>> Start GIVEN DATA
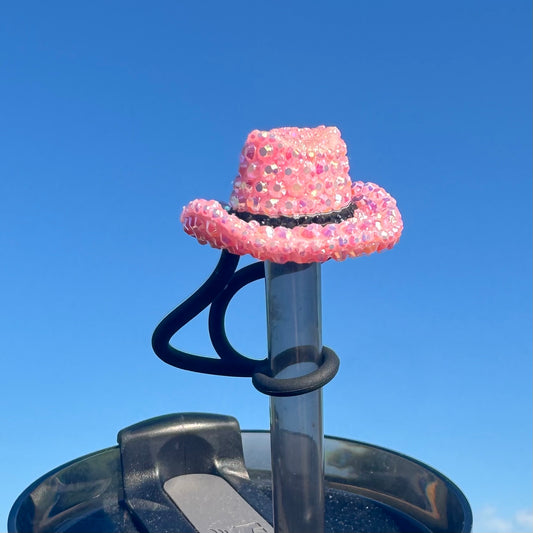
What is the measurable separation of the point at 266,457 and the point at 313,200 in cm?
58

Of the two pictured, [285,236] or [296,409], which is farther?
[296,409]

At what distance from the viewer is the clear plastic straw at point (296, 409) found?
974mm

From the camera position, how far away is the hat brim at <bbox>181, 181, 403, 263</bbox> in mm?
868

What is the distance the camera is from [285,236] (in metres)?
0.87

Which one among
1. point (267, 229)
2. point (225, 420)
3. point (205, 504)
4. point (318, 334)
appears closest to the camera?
point (267, 229)

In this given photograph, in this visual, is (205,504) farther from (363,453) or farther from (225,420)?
(363,453)

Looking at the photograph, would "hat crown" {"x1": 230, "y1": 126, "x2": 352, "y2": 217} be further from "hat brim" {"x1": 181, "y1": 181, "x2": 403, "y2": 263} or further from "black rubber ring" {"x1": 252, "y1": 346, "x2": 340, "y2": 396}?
"black rubber ring" {"x1": 252, "y1": 346, "x2": 340, "y2": 396}

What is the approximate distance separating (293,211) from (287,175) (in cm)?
4

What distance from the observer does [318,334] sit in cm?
99

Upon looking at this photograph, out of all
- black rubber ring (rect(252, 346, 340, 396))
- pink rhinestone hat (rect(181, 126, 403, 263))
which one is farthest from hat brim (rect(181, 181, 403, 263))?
black rubber ring (rect(252, 346, 340, 396))

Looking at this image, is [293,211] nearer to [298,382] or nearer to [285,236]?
[285,236]

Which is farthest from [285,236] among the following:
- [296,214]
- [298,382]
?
[298,382]

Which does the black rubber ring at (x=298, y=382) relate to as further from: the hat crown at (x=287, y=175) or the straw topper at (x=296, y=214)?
the hat crown at (x=287, y=175)

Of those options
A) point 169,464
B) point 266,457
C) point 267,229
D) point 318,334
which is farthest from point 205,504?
point 267,229
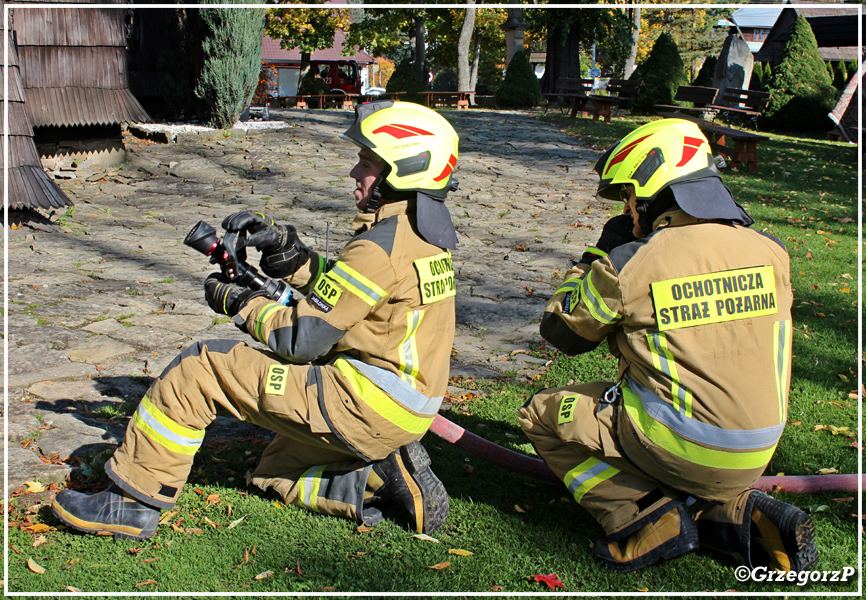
>> End GIVEN DATA
**STATED EXERCISE:**
Return the lines from the one containing "Upon looking at this photograph, out of all" through the end of the items above, inclusive, verbatim. Leave the pictures out.

**RESULT OF THE TASK:**
Upon looking at this photograph, out of all
- black rubber ring (rect(252, 346, 340, 396))
- pink rhinestone hat (rect(181, 126, 403, 263))
which one is farthest from hat brim (rect(181, 181, 403, 263))?
black rubber ring (rect(252, 346, 340, 396))

Looking at this image, is [293,211] nearer to [298,382] or nearer to [285,236]?
[285,236]

Which is farthest from [285,236] among the following:
- [296,214]
- [298,382]
?
[298,382]

Which does the black rubber ring at (x=298, y=382) relate to as further from: the hat crown at (x=287, y=175) or the straw topper at (x=296, y=214)?
the hat crown at (x=287, y=175)

Of those options
A) point 169,464
B) point 266,457
C) point 267,229
D) point 318,334
which is farthest from point 205,504?
point 267,229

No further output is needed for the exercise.